ISI Europe Prepares Companies for January eCTD Deadline by Co-Hosting Electronic Submissions Workshop with TOPRA
- The comprehensive introductory session, on November 19th , will prepare life sciences organisations for the transition to formal electronic Centralised Procedure for submissions, which will be mandatory in EMEA from January 1st, 2010
Eschborn, Germany (November 16, 2009) On November 19th, the European arm of international submissions management specialist, ISI, will co-host a timely Introduction to eCTD workshop with The Organisation for Professionals in Regulatory Affairs (TOPRA). The aim is to prepare regulatory professionals for the strict new EMEA guidelines that will come into force on January 1st, 2010, concerning the way drug licence application submissions must be made.
These specify that, from the turn of the decade, Centralised Procedure submissions must now be made in electronic format only, preferably using the formal ‘electronic Common Technical Document’ (eCTD) standard.
Overview
The one-day workshop will feature discussions on all pertinent topics relating to electronic submissions, and the eCTD standard in particular.

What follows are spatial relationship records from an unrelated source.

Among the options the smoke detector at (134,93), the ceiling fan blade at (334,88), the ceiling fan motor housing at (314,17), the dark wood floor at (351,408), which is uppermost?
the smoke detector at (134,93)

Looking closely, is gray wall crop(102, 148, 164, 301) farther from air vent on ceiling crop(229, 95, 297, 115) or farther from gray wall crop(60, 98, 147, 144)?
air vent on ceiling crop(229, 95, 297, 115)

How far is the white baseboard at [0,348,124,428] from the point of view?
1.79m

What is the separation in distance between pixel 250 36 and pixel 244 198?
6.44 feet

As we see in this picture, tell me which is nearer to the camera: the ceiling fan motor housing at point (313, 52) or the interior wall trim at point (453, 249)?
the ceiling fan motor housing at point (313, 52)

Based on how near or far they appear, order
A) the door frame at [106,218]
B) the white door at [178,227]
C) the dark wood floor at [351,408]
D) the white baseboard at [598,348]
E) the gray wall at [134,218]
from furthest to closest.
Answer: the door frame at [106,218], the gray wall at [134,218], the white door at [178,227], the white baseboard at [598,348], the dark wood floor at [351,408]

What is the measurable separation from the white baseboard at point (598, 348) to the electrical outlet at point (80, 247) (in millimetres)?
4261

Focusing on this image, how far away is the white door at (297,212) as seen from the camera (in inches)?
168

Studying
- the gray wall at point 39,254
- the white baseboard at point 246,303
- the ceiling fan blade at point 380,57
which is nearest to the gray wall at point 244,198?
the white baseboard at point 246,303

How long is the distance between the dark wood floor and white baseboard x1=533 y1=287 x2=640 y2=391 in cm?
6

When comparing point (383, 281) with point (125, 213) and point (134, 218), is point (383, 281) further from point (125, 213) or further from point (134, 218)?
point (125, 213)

The event is accompanied by an eCTD Workshop Guide, which, afterwards, will double as a handy reference manual.
Participants will be brought up to date on the history and benefits of the eCTD; the global regulatory context; high-level technical aspects, structure and granularity of documents; and basics of file placement and document lifecycle, compilation and review.
The workshop will be led by field-experienced trainers with expert knowledge of eCTD and regulatory submissions.
Who should attend?
The event is designed for all industry professionals with little to no experience of eCTD, who are currently, or are planning to be, involved with the development of eCTD submissions. This includes professionals in: medical writing, regulatory affairs, dossier and document management, IT and data management, compliance, publishing and submission management.
“ISI is firmly committed to NeeS for as long as the standard is in use,” notes ISI’s European MD Adam Sherlock. “While some of our competitors appear to be withdrawing their support for the format with the original expectation that such submissions would cease by January 2010, ISI will continue to support it for as long as the standard applies. We recognise that it still has considerable longevity.”
Workshop objectives
By attending, delegates will:
- Learn about the process that led to the development of the eCTD
- Understand the global regulatory context surrounding eCTD
- Gain a thorough understanding of eCTD concept and structure
- Become familiar with the underlying XML technology used in the eCTD
- Understand how the eCTD organises study files, including Node Extensions, Study Tagging Files, and the regional requirements for datasets and case report forms
- Learn about lifecycle management advantages of the eCTD
- Glimpse the challenges and logistics of submission logistics
- Ask questions to an eCTD specialist
- Exchange ideas with other participants
- Receive detailed reference tables on the granular content of each section of a submission
ISI Speakers
Jennie May, Regulatory Consultant, ISI Europe
Jennie is a specialist Regulatory Consultant at ISI Europe, where she helps life science companies of all sizes manage the transition to eCTD within the complex submissions environment of the EU marketplace.
Katja Wagner, Senior Regulatory Operations Manager, ISI Europe
Katja is Associate Director of Regulatory Operations at ISI Europe, where she helps life science companies build paper, NeeS and eCTD submissions that satisfy regulatory requirements in the world’s major marketplaces.
Where and when
The Introduction to eCTD workshop will take place on Thursday November 19th at:
Radisson SAS Portman Hotel
22 Portman Square
London, W1H 7BG
UK
Tel: +44 (0)20 7208 6000
All day event, session starts at 9:00 AM GMT
Cost to delegates
TOPRA members: £569.25 (including GB VAT at 15%)
Non-members: £684.25 (including GB VAT at 15%)
LIMITED SPACES AVAILABLE
To reserve places
Book online now at www.topra.org/eCTDintrobf or contact TOPRA at:
Email: meetings@topra.org
Tel: +44 (0) 20 7510 2560
Fax: +44 (0) 20 7537 2003
Web: www.topra.org
About TOPRA
TOPRA is a global non-profit, non-political organisation for regulatory affairs professionals and those with an interest in regulatory affairs in the healthcare sector. Its members, which today span over 40 countries, are actively involved in delivering the services needed by busy regulatory specialists. TOPRA’s remit is to advance the status of the regulatory profession through education, and provision of information to its members. Its training programmes are highly regarded and internationally recognised across the regulatory affairs profession.